Jackson’s estate countersued for breach of contract. Terms of the settlement are secret.
“The estate, and, I’m sure Lloyd’s, are glad the matter is resolved,” said Howard Weitzman, an attorney for the Jackson side.
Lloyd’s claimed it did not have to pay because the singer did not reveal his drug use.
Jackson died of an overdose of the anesthetic propofol administered at his home by Dr. Conrad Murray, as he was about to embark on a comeback series of concerts in London.
The singer’s mother and children sued concert promoter and producer AEG Live, saying the company had negligently hired and supervised Murray.

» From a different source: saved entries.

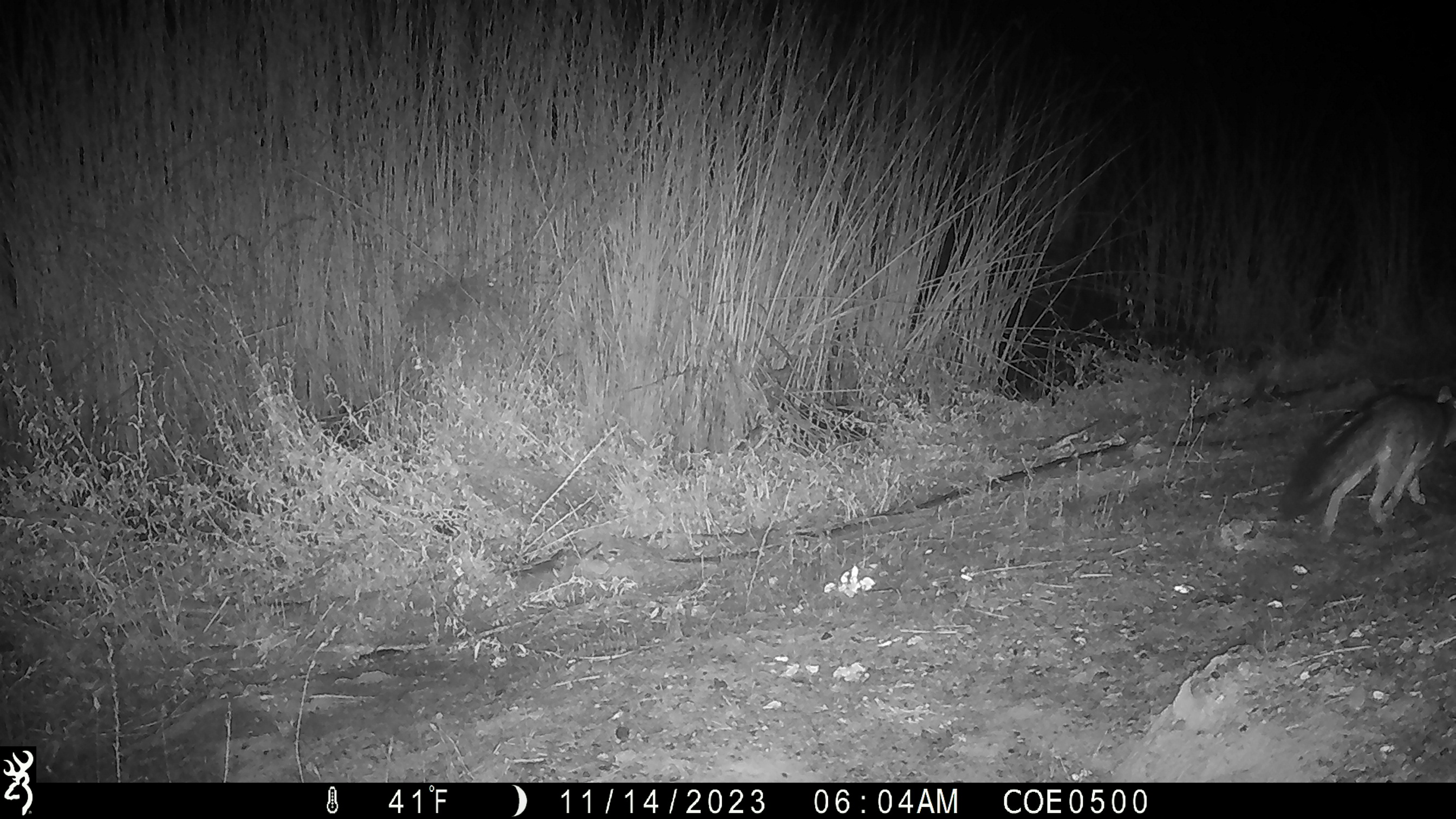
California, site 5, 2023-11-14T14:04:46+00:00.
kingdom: Animalia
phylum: Chordata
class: Mammalia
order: Carnivora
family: Canidae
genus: Urocyon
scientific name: Urocyon cinereoargenteus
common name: gray fox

Following a five-month trial, a Superior Court jury found AEG Live not liable in Jackson’s death.
Testimony in the case showed that Jackson’s estate repaid AEG the advance of more than $30 million the company gave Jackson during rehearsals.
Jackson’s use of prescription painkillers became well known after his “Dangerous” tour came to an abrupt early end in 1993 when Elizabeth Taylor flew to Mexico City to take the singer to a rehab facility in London.
Paul Schrieffer, the attorney for Lloyd's, could not be reached for comment.